EXTRACT:
Arun Gandhi to speak at residential college 'Aims of Education' event
August 19, 2013
Residents and associated faculty of the Residential College at West Ambler Johnston will have the opportunity to begin the new academic year with a thoughtful conversation about their purpose at Virginia Tech.
The "Aims of Education" event is an annual tradition in which the new and returning student residents meet the senior fellows, associate principals, and the faculty principal associated with their living-learning community. The guest speaker for the event is Arun Gandhi, grandson of the legendary spiritual leader, Mahatma K. Gandhi.
Gandhi’s presentation will focus on his grandfather’s 20th century view of education and its relevance to education today. The Aims of Education presentation is Sunday, Aug. 25, at 7:30 p.m. in the Commonwealth Ballroom in Squires Student Center at 290 College Ave. A limited number of tickets for the public are available. Those interested in attending may fill out this survey.

EXERCISES TO COMPLETE:
(1) According to the announcement, where will the Aims of Education presentation take place?
(2) Please retype the announcement between "Arun Gandhi to" and "Mahatma K. Gandhi.", inclusive.
The items are separate material with no connection to the announcement.

GIVEN DATA:
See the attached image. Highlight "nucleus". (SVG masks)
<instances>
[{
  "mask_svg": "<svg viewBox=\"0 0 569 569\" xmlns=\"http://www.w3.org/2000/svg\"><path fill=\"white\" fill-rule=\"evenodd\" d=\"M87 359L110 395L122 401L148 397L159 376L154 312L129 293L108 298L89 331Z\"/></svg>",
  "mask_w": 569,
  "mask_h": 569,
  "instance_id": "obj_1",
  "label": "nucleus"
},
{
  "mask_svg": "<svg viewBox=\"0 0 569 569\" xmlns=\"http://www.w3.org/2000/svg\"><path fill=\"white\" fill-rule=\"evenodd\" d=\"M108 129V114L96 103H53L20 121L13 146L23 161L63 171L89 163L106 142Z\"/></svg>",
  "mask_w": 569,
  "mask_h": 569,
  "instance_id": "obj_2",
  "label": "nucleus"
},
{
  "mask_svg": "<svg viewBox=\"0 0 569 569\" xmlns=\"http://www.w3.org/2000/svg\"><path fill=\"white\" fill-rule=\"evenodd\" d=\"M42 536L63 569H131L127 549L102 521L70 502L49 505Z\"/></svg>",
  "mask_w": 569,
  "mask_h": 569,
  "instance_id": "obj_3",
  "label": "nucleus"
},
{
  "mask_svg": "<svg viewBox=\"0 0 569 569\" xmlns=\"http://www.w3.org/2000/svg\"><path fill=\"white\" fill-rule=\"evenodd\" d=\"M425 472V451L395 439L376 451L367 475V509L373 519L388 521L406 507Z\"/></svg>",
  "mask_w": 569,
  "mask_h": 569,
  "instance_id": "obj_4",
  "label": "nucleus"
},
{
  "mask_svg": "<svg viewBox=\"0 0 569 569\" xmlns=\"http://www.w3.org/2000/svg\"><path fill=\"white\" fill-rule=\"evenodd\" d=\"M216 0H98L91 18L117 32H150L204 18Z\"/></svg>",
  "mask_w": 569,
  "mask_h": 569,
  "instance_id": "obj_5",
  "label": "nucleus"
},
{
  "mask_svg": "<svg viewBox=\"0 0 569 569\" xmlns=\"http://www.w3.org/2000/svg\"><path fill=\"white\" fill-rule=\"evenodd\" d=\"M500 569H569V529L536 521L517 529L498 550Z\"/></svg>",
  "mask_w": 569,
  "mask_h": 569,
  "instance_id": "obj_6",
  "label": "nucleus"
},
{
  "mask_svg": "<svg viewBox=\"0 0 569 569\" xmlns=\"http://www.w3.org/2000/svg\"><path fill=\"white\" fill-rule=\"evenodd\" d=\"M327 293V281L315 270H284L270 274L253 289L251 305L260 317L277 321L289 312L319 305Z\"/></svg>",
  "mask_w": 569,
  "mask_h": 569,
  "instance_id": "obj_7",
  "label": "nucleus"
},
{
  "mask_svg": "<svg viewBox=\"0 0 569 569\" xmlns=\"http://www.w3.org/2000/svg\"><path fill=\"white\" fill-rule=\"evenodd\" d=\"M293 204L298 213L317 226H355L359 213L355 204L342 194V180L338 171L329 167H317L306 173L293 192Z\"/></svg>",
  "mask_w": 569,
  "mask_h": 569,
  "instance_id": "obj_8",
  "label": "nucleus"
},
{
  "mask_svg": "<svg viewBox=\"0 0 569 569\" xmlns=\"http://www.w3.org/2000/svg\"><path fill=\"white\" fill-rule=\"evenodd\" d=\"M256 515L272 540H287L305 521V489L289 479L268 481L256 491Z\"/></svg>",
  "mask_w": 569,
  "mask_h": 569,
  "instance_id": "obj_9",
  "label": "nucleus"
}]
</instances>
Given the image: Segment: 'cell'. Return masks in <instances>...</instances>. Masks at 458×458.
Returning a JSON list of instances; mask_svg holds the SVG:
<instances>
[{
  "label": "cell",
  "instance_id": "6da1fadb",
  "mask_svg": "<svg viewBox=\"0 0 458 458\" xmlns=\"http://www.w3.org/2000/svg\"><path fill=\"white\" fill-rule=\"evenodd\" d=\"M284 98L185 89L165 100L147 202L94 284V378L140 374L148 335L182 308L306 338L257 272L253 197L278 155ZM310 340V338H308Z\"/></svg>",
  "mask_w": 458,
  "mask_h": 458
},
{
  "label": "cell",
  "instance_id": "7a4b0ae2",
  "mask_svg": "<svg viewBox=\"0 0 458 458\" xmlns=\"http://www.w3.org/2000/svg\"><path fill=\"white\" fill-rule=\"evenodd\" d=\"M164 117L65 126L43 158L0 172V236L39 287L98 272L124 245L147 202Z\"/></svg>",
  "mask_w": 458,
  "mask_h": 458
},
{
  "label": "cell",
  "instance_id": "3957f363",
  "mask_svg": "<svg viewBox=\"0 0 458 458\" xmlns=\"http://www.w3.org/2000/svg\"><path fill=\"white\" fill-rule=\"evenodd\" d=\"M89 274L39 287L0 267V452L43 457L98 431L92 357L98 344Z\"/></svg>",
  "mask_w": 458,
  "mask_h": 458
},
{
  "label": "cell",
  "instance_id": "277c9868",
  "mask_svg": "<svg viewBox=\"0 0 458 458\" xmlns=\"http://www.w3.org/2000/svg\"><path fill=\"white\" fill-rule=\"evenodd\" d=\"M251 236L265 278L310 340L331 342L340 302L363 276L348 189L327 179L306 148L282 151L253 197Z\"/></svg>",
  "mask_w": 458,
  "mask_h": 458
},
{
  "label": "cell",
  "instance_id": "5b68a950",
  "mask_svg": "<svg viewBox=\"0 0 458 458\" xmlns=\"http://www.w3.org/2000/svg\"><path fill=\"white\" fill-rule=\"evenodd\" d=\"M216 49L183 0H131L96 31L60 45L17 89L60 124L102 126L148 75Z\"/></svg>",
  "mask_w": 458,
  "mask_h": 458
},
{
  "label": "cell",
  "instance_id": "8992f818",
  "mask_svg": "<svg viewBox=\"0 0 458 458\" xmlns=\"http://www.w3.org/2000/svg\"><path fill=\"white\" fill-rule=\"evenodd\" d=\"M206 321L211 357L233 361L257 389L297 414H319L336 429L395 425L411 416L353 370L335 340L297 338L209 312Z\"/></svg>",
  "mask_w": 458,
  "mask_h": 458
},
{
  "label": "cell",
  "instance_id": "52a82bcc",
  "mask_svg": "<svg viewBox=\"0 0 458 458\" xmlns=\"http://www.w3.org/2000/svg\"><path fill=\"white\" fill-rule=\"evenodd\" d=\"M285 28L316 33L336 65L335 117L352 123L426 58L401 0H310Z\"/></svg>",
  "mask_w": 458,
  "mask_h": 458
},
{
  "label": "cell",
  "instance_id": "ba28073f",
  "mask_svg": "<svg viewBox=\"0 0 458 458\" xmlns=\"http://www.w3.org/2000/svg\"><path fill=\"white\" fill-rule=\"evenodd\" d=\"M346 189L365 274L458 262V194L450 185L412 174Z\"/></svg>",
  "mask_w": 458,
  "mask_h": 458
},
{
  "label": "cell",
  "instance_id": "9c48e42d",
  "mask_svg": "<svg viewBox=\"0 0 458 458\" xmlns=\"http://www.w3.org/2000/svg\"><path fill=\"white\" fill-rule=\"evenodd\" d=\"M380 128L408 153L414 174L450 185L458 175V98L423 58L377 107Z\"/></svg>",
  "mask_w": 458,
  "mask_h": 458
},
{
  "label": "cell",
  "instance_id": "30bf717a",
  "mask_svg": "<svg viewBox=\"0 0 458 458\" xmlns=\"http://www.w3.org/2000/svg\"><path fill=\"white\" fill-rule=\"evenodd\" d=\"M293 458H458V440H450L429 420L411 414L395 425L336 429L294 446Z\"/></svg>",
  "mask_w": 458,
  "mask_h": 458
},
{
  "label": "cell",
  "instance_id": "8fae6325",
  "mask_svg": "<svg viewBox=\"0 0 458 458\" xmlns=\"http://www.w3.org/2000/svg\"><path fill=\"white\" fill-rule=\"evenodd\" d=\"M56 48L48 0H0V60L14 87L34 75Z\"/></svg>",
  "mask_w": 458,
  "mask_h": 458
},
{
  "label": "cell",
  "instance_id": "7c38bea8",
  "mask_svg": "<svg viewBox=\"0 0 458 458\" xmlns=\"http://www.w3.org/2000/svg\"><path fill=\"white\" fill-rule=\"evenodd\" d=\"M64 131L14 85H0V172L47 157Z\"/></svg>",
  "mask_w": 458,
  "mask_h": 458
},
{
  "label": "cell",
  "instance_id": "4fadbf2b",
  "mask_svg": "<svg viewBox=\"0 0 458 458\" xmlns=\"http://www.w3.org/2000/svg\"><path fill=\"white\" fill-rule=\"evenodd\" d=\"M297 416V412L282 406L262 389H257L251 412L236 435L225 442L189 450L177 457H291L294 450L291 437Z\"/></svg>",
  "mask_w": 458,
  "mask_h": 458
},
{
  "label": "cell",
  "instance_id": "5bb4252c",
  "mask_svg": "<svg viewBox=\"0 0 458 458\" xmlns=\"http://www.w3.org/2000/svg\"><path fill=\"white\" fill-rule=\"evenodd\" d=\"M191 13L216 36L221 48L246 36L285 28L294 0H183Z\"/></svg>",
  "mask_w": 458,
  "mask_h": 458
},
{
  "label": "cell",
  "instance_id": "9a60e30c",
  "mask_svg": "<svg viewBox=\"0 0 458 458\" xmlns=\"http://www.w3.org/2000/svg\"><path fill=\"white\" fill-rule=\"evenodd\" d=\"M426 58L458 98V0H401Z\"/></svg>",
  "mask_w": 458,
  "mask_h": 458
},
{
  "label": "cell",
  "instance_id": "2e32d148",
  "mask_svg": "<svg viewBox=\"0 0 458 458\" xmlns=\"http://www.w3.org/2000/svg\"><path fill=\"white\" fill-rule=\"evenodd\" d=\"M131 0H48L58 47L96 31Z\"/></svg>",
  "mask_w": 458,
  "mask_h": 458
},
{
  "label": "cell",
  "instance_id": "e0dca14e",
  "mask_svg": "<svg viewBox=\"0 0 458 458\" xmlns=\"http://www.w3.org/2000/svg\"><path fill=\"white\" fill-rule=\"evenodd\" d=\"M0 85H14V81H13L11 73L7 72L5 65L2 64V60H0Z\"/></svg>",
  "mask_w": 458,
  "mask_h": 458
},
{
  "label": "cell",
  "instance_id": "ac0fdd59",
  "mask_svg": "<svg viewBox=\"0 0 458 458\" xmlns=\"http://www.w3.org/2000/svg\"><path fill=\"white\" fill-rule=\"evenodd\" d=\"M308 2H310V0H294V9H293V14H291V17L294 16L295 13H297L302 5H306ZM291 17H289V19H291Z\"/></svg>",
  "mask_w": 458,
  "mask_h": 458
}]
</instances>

SOLVED PROBLEMS:
(1) In the Commonwealth Ballroom in Squires Student Center at 290 College Ave.

(2)
Arun Gandhi to speak at residential college 'Aims of Education' event
August 19, 2013
Residents and associated faculty of the Residential College at West Ambler Johnston will have the opportunity to begin the new academic year with a thoughtful conversation about their purpose at Virginia Tech.
The "Aims of Education" event is an annual tradition in which the new and returning student residents meet the senior fellows, associate principals, and the faculty principal associated with their living-learning community. The guest speaker for the event is Arun Gandhi, grandson of the legendary spiritual leader, Mahatma K. Gandhi.